WordPress.org

Make WordPress Core

Opened 5 months ago

Last modified 4 months ago

#26094 new defect (bug)

sanitize_file_name() breaks some UTF-8 strings

Reported by: p_enrique Owned by:
Milestone: Future Release Priority: normal
Severity: normal Version: 2.1
Component: Formatting Keywords: has-patch commit 3.9-early
Focuses: Cc:

Description

I've been testing sanitize_file_name( 'X.jpg' ) where X is an Unicode character that is a number or a letter (matching regex /[\p{L}\p{N}]/u). Alarmingly, there are many rather common characters that will result in a malformed, broken string being returned:

(U+00E0) : à Latin small letter a with grave
(U+0160) : Š Latin capital letter s with caron
(U+03A0) : Π Greek capital letter pi
(U+0420) : Р Cyrillic capital letter er

The problem seems to be caused by the preg_replace function without a Unicode pattern modifier.

Attachments (3)

26094.patch (1.1 KB) - added by p_enrique 5 months ago.
Add /u pattern modifier to preg_replace
26094.2.patch (1.1 KB) - added by p_enrique 5 months ago.
Add /u pattern modifier to preg_replace with error suppression
26094.3.patch (602 bytes) - added by p_enrique 4 months ago.
use '/[\r\n\t -]+/' instead of '/[\s-]+/'

Download all attachments as: .zip

Change History (9)

p_enrique5 months ago

Add /u pattern modifier to preg_replace

comment:1 p_enrique5 months ago

  • Keywords has-patch added
  • Version set to trunk

comment:3 SergeyBiryukov5 months ago

I think \p{Z} might cause a warning if PCRE was compiled without Unicode property support:

preg_match() [function.preg-match]: Compilation failed: PCRE does not support \L, \l, \N, \P, \p, \U, \u, or \X.

#22692 has a related discussion: ticket:22692:39.

p_enrique5 months ago

Add /u pattern modifier to preg_replace with error suppression

p_enrique4 months ago

use '/[\r\n\t -]+/' instead of '/[\s-]+/'

comment:4 p_enrique4 months ago

  • Cc heikki@… added
  • Keywords dev-feedback added

The latest patch has the same solution as in #24001: Avoid the '\s' in the regexp.

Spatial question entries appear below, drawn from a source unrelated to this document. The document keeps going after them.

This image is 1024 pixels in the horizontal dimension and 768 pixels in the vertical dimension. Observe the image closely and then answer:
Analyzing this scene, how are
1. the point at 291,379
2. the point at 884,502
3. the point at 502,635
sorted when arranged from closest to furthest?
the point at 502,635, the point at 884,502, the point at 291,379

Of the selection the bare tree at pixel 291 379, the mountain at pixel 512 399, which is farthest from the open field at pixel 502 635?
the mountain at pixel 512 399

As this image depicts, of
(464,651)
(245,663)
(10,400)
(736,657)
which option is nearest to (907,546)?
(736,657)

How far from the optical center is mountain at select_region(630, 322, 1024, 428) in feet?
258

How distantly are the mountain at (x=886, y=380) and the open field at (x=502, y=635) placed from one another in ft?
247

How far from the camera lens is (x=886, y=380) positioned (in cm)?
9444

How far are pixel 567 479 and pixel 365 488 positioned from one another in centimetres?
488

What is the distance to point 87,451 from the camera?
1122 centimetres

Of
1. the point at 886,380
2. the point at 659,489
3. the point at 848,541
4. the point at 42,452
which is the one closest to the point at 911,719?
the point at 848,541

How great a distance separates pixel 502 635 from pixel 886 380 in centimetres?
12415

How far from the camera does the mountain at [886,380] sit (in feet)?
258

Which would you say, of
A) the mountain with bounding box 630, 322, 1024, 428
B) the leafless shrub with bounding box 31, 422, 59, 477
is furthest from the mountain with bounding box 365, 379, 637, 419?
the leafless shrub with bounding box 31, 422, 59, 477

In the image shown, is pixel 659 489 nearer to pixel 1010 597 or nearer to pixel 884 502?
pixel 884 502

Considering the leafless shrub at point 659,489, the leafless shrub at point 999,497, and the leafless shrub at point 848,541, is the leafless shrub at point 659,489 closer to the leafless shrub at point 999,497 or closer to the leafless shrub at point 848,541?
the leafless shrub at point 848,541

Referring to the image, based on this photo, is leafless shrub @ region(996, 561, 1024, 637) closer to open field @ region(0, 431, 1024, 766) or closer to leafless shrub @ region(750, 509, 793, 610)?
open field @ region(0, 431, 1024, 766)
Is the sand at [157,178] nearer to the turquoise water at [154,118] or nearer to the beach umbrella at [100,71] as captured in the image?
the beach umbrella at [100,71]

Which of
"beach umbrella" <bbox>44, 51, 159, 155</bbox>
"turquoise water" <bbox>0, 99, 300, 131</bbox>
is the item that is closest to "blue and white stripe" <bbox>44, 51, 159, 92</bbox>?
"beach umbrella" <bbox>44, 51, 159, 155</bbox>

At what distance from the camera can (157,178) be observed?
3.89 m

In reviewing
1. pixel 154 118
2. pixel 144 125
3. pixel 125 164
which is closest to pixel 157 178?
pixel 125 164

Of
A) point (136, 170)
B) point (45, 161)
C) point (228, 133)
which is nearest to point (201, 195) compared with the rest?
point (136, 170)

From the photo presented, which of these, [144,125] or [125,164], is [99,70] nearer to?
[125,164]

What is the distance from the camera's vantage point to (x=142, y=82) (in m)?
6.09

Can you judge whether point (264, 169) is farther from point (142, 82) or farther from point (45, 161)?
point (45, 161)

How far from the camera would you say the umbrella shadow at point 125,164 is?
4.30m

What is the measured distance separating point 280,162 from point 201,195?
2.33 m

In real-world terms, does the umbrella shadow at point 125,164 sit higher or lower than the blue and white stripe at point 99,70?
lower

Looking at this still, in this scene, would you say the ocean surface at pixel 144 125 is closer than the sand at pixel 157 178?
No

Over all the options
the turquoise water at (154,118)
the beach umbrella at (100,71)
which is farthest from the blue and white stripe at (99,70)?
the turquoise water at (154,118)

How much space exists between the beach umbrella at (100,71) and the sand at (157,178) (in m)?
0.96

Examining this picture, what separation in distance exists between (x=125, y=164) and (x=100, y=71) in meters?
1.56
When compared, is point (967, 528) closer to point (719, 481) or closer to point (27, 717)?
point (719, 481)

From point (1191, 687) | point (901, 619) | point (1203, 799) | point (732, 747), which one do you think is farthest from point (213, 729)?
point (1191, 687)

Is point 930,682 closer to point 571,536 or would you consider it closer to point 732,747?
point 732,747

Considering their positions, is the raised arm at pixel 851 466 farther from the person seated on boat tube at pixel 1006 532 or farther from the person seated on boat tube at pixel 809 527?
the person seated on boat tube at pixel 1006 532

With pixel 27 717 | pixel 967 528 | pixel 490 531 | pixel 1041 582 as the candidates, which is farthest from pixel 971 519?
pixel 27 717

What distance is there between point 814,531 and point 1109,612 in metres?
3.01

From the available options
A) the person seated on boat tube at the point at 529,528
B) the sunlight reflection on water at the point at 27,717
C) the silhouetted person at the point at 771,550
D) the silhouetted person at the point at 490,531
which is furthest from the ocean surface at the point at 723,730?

Version 0, edited 4 months ago by p_enrique (next)

comment:5 SergeyBiryukov4 months ago

  • Keywords commit 3.9-early added; dev-feedback removed
  • Milestone changed from Awaiting Review to Future Release
  • Version changed from trunk to 2.7

Introduced in [4710].

comment:6 SergeyBiryukov4 months ago

  • Version changed from 2.7 to 2.1
Note: See TracTickets for help on using tickets.